Der Arbeitgeber legte Berufung ein und berief sich im Revisionsverfahren vor dem Bundesarbeitsgericht (BAG) auf seine unternehmerische Betätigungsfreiheit und den Wunsch betrieblicher Neutralität.

Der Erzieherin einer Hamburger Kindertagesstätte wurde per Dienstanweisung das Tragen sichtbarer religiöser Zeichen während der Arbeit untersagt. Als sie dennoch mit dem Kopftuch am Arbeitsplatz erschien, wurde sie abgemahnt, wogegen auch sie Klage einreichte.

Beide mit den Fällen betraute Gerichte baten den EuGH nun um Vorabentscheidung. In beiden Fällen geht es im Kern um die Frage, ob die in gewünschte betriebliche Neutralität sowie die in der Union geschützte unternehmerische Betätigungsfreiheit mit der verfassungsrechtlich geschützten Religionsfreiheit vereinbar sind.

Wann ist das Kopftuch eine Störung im Arbeitsleben?

Grundsätzlich ist die Glaubens- und Religionsfreiheit als unverletzliches Grundrecht im deutschen Grundgesetz verankert (Art. 4 Abs. 1 GG). Das GG gewährleistet außerdem die ungestörte Religionsausübung (Art. 4 Abs. 2 GG). Zudem verbietet das AGG Diskriminierungen wegen der Religion (§ 1 AGG).

Inwieweit aber sichtbare religiöse Zeichen, wie das Kopftuch am Arbeitsplatz, getragen werden dürfen und die Religionsausübung in das Arbeitsleben hineinragen darf, ist eine speziellere Fragestellung. Das viel diskutierte pauschale Kopftuchverbot für Lehrkräfte wurde in einer grundlegenden Entscheidung des Bundesverfassungsgerichts (BVerfG) als verfassungswidrig eingestuft (Beschl. v. 27.1.2015 – 1 BvR 471/10, 1 BvR 1181/10).

Seither gilt, dass ein solches Verbot nur möglich ist, wenn es zu einer hinreichend konkreten Gefährdung oder Störung des Schulfriedens bzw. der staatlichen Neutralität komme.

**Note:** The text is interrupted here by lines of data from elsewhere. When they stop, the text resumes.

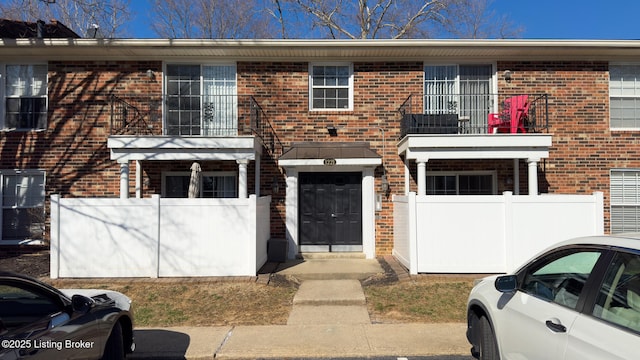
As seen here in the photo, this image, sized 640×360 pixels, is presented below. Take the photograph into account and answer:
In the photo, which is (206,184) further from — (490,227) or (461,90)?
(461,90)

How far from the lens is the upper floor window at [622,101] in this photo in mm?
10836

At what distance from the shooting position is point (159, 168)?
10.7 meters

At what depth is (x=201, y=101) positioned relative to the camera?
10.8 metres

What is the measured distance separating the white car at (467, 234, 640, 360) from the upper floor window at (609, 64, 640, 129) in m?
9.37

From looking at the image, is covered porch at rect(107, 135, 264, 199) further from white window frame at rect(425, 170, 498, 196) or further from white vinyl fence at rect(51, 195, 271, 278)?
white window frame at rect(425, 170, 498, 196)

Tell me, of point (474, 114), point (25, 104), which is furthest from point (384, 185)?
point (25, 104)

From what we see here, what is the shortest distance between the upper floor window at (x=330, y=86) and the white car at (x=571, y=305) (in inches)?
300

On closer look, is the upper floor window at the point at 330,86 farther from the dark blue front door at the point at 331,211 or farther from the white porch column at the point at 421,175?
the white porch column at the point at 421,175

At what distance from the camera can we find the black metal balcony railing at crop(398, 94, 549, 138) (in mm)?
9844

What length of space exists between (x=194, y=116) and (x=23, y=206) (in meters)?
4.74

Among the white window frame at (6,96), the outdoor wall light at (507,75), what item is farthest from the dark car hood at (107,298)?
the outdoor wall light at (507,75)

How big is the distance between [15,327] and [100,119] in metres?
8.58

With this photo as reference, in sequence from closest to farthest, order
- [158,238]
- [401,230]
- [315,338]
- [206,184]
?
1. [315,338]
2. [158,238]
3. [401,230]
4. [206,184]

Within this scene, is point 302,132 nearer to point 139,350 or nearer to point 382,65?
point 382,65
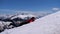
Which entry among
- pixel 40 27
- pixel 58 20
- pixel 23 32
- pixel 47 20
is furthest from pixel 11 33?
pixel 58 20

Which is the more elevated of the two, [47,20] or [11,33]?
[47,20]

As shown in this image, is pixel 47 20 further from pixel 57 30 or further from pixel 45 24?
pixel 57 30

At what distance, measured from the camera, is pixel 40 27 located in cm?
483

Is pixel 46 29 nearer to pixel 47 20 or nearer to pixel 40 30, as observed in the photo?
pixel 40 30

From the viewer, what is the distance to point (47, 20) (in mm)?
5230

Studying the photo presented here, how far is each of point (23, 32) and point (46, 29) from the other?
0.83 m

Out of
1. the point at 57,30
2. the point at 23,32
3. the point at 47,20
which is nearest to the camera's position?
the point at 57,30

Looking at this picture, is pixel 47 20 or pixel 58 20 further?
pixel 47 20

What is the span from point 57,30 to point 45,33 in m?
0.40

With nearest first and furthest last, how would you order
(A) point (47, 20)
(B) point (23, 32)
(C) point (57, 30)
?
(C) point (57, 30) < (B) point (23, 32) < (A) point (47, 20)

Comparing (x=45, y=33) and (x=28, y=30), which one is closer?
(x=45, y=33)

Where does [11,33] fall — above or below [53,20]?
below

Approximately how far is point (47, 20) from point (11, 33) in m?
1.45

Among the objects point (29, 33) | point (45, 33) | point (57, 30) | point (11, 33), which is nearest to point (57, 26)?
point (57, 30)
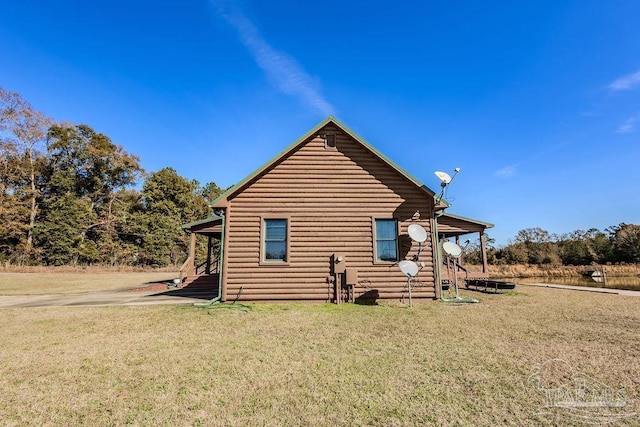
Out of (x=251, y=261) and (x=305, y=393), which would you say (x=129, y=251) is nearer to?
(x=251, y=261)

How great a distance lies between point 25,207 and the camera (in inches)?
1384

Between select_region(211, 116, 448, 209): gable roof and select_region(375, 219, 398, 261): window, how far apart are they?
174cm

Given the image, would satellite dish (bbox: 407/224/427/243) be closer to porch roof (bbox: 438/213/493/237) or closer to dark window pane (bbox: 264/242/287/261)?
dark window pane (bbox: 264/242/287/261)

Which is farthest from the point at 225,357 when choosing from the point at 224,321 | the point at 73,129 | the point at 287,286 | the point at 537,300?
the point at 73,129

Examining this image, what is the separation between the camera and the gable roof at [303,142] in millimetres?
10844

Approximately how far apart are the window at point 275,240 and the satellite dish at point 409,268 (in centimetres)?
403

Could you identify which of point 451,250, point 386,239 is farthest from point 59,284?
point 451,250

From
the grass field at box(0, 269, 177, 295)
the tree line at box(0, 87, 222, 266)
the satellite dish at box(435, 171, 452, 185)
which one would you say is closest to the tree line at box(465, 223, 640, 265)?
the satellite dish at box(435, 171, 452, 185)

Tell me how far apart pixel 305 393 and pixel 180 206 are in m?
46.6

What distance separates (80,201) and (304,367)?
45.2 meters

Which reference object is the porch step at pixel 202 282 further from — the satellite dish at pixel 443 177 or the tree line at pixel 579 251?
the tree line at pixel 579 251

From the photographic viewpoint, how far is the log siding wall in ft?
34.8

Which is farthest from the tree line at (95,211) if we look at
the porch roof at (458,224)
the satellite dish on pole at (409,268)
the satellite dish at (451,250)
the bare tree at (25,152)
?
the satellite dish on pole at (409,268)

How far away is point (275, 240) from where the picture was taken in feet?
35.7
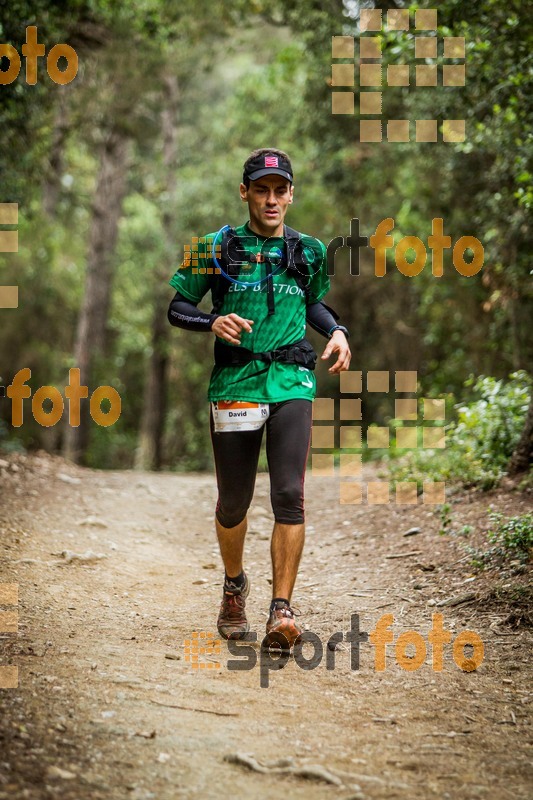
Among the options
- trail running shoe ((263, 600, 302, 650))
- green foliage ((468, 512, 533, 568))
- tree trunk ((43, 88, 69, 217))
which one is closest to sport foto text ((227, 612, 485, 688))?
trail running shoe ((263, 600, 302, 650))

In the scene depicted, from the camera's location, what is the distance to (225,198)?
2038cm

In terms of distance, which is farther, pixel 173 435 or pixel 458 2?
pixel 173 435

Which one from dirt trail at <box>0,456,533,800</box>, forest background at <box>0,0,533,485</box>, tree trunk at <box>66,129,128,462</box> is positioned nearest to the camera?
dirt trail at <box>0,456,533,800</box>

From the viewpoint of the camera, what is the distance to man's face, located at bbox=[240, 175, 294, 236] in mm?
4617

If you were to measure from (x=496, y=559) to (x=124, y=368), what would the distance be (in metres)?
22.4

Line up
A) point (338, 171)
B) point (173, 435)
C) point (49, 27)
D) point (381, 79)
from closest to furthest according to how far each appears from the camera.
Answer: point (49, 27) < point (381, 79) < point (338, 171) < point (173, 435)

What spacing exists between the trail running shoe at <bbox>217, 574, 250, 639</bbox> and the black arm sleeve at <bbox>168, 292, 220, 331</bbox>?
1.45 m

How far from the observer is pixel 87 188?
90.8 ft

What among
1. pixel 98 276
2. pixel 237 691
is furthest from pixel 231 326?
pixel 98 276

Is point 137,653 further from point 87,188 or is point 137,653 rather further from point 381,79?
point 87,188

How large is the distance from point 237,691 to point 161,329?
19086 mm

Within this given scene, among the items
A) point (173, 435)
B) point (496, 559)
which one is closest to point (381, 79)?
point (496, 559)

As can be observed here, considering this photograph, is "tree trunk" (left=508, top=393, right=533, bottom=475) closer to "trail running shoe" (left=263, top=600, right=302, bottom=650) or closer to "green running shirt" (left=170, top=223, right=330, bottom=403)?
"green running shirt" (left=170, top=223, right=330, bottom=403)

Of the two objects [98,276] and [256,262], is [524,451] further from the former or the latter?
[98,276]
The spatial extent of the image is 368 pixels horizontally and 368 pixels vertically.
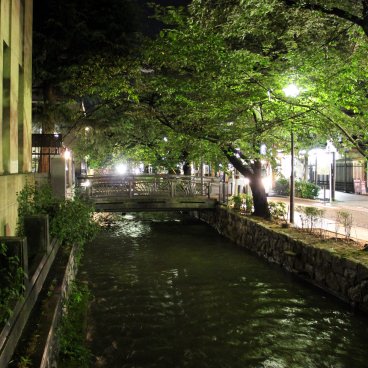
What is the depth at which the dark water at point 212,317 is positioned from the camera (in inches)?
320

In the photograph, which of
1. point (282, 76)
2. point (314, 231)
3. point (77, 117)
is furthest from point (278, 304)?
point (77, 117)

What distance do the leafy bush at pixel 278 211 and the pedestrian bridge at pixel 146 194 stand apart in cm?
518

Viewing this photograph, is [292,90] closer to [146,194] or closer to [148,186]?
[148,186]

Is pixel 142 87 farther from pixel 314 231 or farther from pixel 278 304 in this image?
pixel 278 304

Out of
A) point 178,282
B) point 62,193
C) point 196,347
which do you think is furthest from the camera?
point 62,193

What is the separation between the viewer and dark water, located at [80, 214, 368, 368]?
814 centimetres

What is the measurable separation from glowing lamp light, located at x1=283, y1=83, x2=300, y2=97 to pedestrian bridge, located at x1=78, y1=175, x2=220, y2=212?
1186cm

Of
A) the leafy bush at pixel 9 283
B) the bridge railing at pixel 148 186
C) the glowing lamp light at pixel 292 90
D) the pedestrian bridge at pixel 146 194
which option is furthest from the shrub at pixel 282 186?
the leafy bush at pixel 9 283

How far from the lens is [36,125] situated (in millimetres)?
23984

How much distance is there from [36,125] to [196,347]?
1934 centimetres

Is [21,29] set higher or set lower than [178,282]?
higher

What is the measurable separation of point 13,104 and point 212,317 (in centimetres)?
760

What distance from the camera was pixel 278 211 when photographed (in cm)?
2009

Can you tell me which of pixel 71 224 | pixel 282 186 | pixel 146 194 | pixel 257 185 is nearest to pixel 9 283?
pixel 71 224
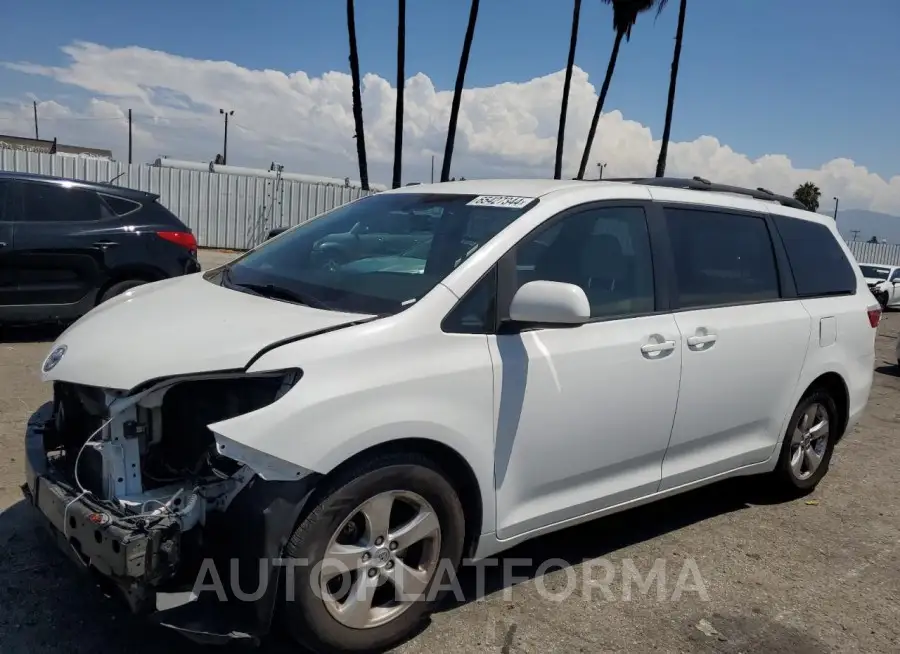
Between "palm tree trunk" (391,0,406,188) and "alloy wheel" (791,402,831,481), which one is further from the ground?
"palm tree trunk" (391,0,406,188)

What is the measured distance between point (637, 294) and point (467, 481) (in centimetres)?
131

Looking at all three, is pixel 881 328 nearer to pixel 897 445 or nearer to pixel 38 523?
pixel 897 445

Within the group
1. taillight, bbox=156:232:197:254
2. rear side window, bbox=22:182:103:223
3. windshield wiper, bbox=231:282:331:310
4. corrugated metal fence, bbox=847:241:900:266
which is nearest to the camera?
windshield wiper, bbox=231:282:331:310

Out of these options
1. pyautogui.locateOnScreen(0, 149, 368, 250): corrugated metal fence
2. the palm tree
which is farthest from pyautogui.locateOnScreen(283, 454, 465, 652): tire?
the palm tree

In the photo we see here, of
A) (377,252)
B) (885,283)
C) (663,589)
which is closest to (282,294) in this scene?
(377,252)

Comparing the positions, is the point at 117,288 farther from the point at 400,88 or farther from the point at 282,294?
the point at 400,88

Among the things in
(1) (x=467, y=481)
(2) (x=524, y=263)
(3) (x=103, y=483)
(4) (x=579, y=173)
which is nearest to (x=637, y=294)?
(2) (x=524, y=263)

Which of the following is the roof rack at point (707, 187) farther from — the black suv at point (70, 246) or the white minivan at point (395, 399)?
the black suv at point (70, 246)

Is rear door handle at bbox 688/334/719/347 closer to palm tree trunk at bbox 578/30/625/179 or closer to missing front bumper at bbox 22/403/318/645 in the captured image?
missing front bumper at bbox 22/403/318/645

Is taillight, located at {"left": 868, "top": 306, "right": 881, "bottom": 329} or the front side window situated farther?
taillight, located at {"left": 868, "top": 306, "right": 881, "bottom": 329}

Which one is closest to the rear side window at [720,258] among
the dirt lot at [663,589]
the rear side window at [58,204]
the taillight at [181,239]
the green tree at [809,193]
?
the dirt lot at [663,589]

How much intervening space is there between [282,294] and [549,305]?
1113 mm

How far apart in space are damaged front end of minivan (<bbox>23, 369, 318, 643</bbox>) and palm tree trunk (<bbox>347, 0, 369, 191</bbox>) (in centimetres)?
2190

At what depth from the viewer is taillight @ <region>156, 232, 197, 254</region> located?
7.70 meters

Das gilt auch für Privatunternehmen.

In den beiden aktuellen Fällen müssten die Arbeitgeber demgemäß nachweisen, dass das Tragen des Kopftuches am Arbeitsplatz eine Störung darstellen würde, was in den beiden Tätigkeitsfeldern schwierig werden könnte. Weiterhin bestehen bliebe die Forderung nach der unternehmerischen Betätigungsfreiheit, die auch eine unternehmensinterne Neutralitätspolitik beinhalten könnte. Fraglich ist, obdiese über der Religionsfreiheit steht?

EuGH-Gutachten: Kein generelles Kopftuchverbot am Arbeitsplatz

Mit diesen Fragen beschäftigt sich nun der EuGH. In seinen Schlussanträgen hat Generalanwalt Athanasios Rantos eine eindeutige Tendenz sehen lassen. Solche Schlussanträge sind für die EuGH-Richter nicht bindend. Jedoch ist diese Art Gutachten, in dem der Generalanwalt Vorschläge zur Auslegung der rechtlichen Grundlagen macht, oftmals die Entscheidungsgrundlage für das spätere Urteil.

Rantos sagt in seinem Schlussantrag, dass ein Verbot von politischen, weltanschaulichen oder religiösen Zeichen am Arbeitsplatz, wie es das Kopftuches eines ist, nicht per se diskriminierend sein muss. Es ist mit dem Wunsch der betrieblichen Neutralität vereinbar, wenn kleine religiöse Zeichen getragen werden. Große Zeichen könnten aber verboten werden, wenn eine hinreichend konkrete Gefahr eines wirtschaftlichen Nachteils des Unternehmens vorliegen würde. Was „klein“ ist und was „groß“, müssen die nationalen Gerichte mit Rücksicht auf ihre Gesetzgebung im Einzelfall entscheiden.

Folgt der EuGH den Ausführungen des Generalanwaltes, könnte ein Konflikt zwischen dem Europarecht und dem deutschen Verfassungsrecht vermieden werden. Es läge immer noch in der Hand der einzelnen EU-Länder, wie sie „kleine“ und „große“ Zeichen definieren und wie sie das EU-Urteil ins Verhältnis zum deutschen Arbeitsrecht setzen. Das Urteil wird in einigen Wochen erwartet.